▸ Work to be completed
Take the lines from the one with "7416 Gary Street" to the end of the listing, both ends included, and quote them exactly, leaving pictures out.
--------------------------------------------------
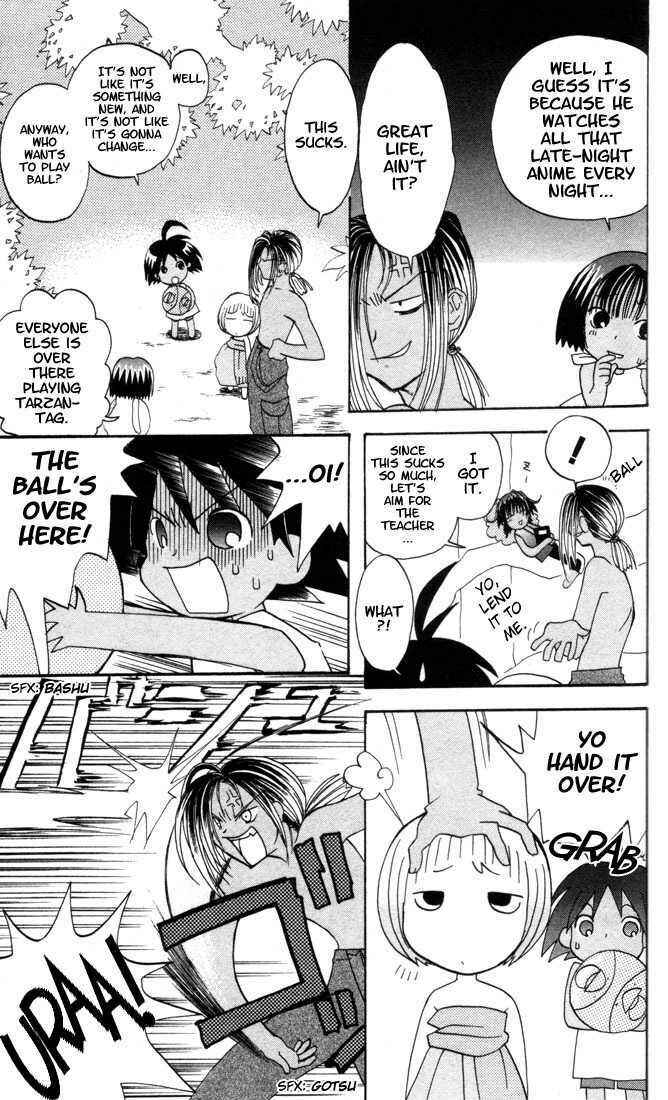 Page 3 Chapter 6 The Jungle Was Always Nice, Then Came Guu
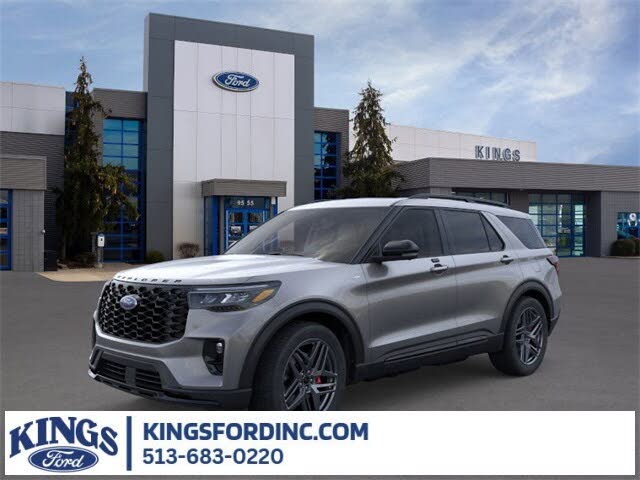 2026 Ford Explorer ST-Line AWD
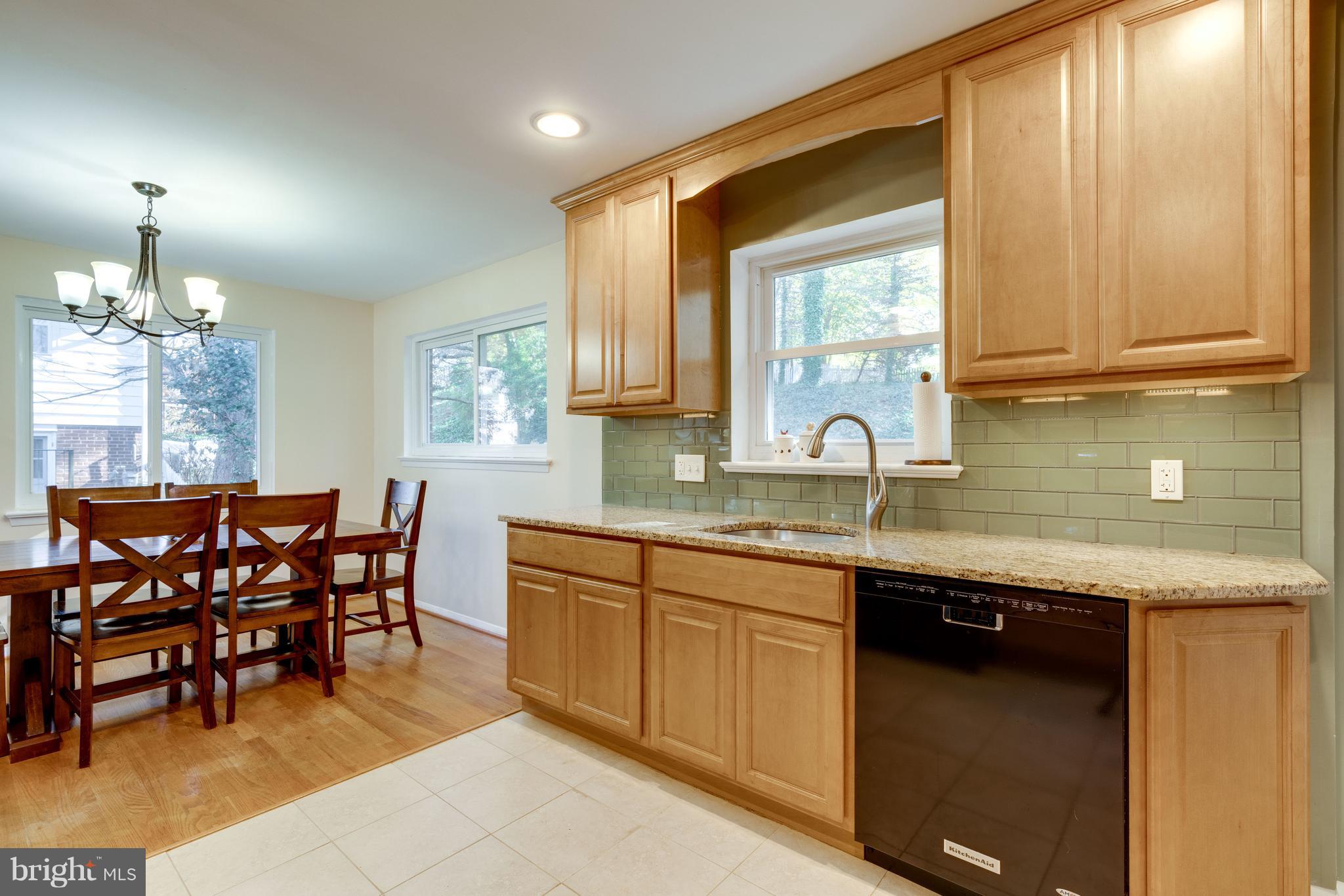 7416 Gary Street Springfield, VA 22150 - Photo 5 of 26 Kitchen and Dining room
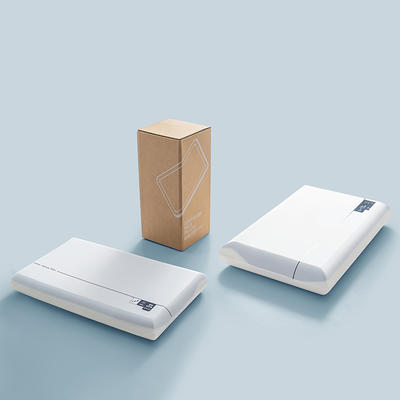 2024新款酒店同款深睡慢回弹记忆枕枕头枕芯（静物图）一只装 礼盒纸箱/只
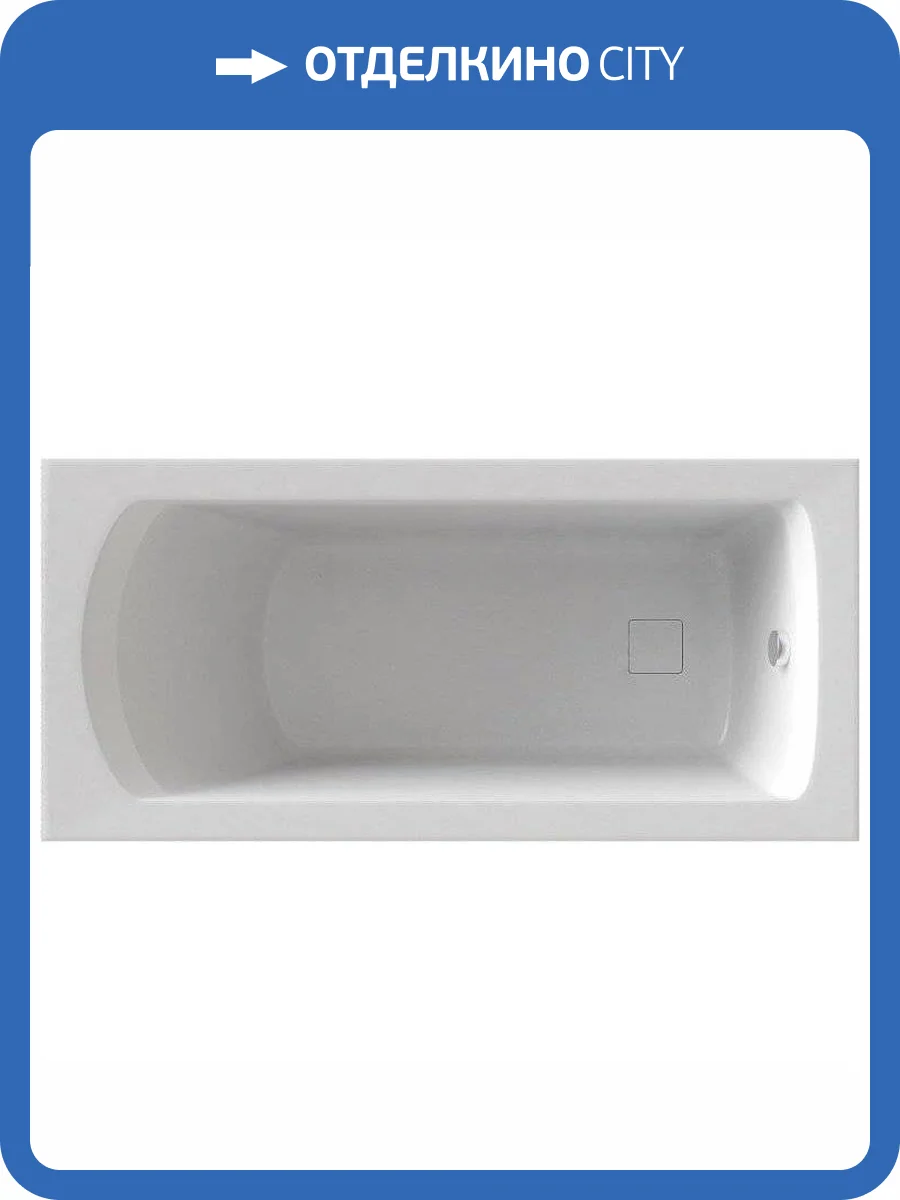 Акриловая ванна Bas Аякс В00127 150x70 фото 4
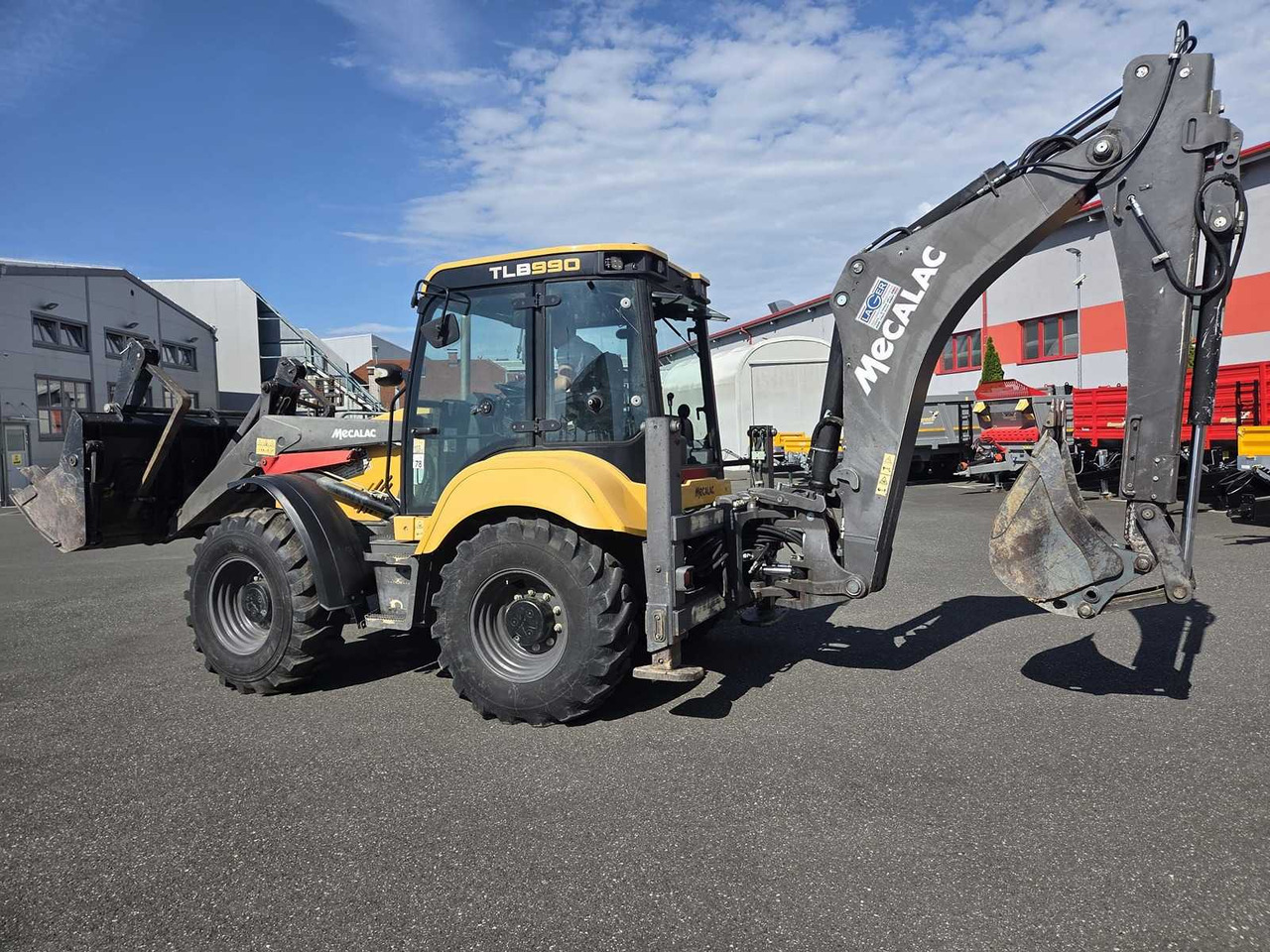 MECALAC - TLB 990 - BACKHOE LOADER - 2018 - Retroescavadeira: foto 3 MECALAC - TLB 990 - BACKHOE LOADER - 2018 - Retroescavadeira: foto 3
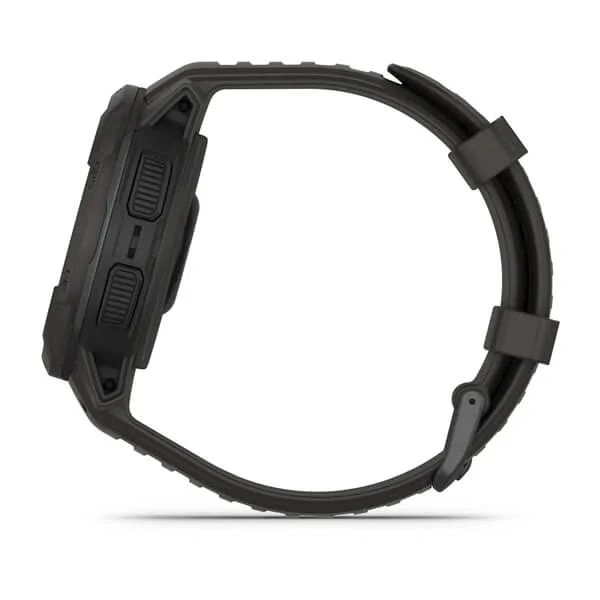 Смарт часы Garmin INSTINCT CROSSOVER Solar Graphite быстрая доставка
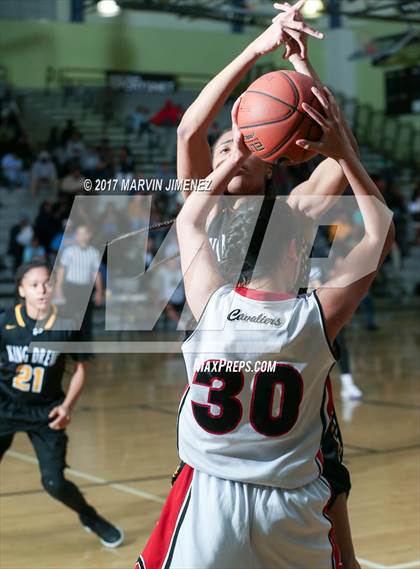 Thumbnail 2 in Cleveland vs. King/Drew (CIF LACS D2 Final) photogallery.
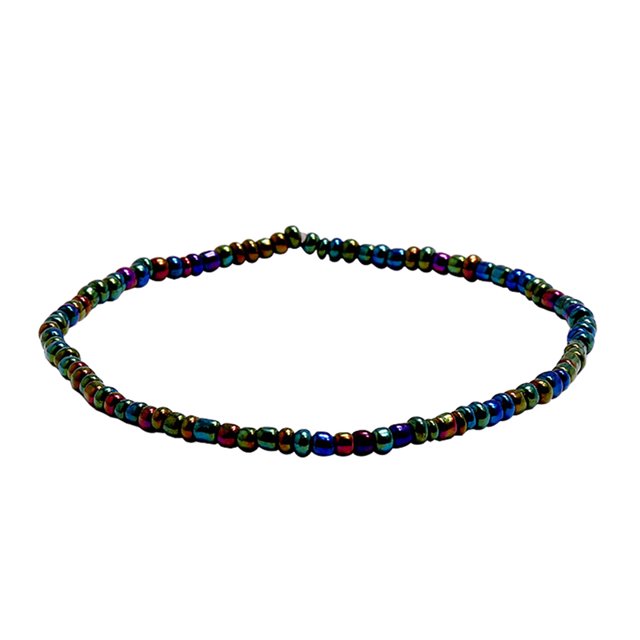 Women Anklet Creative Dual-use Beach Anklet Beaded Bracelet Ankle Bracelet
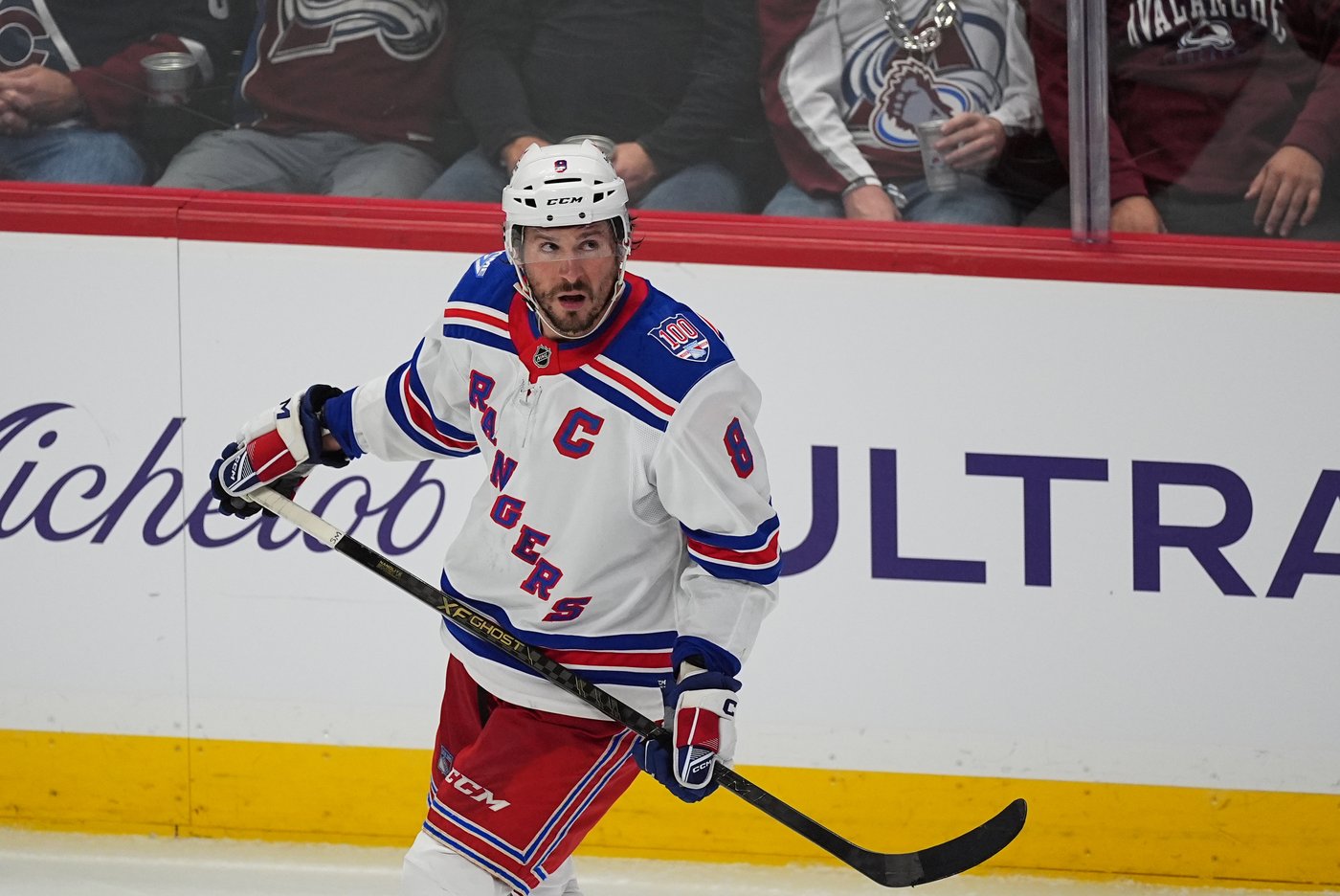 Rangers captain J.T. Miller is week to week with an upper-body injury, AP source says | iNFOnews.ca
--------------------------------------------------
▸ Written reply
 7416 Gary Street Springfield, VA 22150 - Photo 5 of 26 Kitchen and Dining room
 2024新款酒店同款深睡慢回弹记忆枕枕头枕芯（静物图）一只装 礼盒纸箱/只
 Акриловая ванна Bas Аякс В00127 150x70 фото 4
 MECALAC - TLB 990 - BACKHOE LOADER - 2018 - Retroescavadeira: foto 3 MECALAC - TLB 990 - BACKHOE LOADER - 2018 - Retroescavadeira: foto 3
 Смарт часы Garmin INSTINCT CROSSOVER Solar Graphite быстрая доставка
 Thumbnail 2 in Cleveland vs. King/Drew (CIF LACS D2 Final) photogallery.
 Women Anklet Creative Dual-use Beach Anklet Beaded Bracelet Ankle Bracelet
 Rangers captain J.T. Miller is week to week with an upper-body injury, AP source says | iNFOnews.ca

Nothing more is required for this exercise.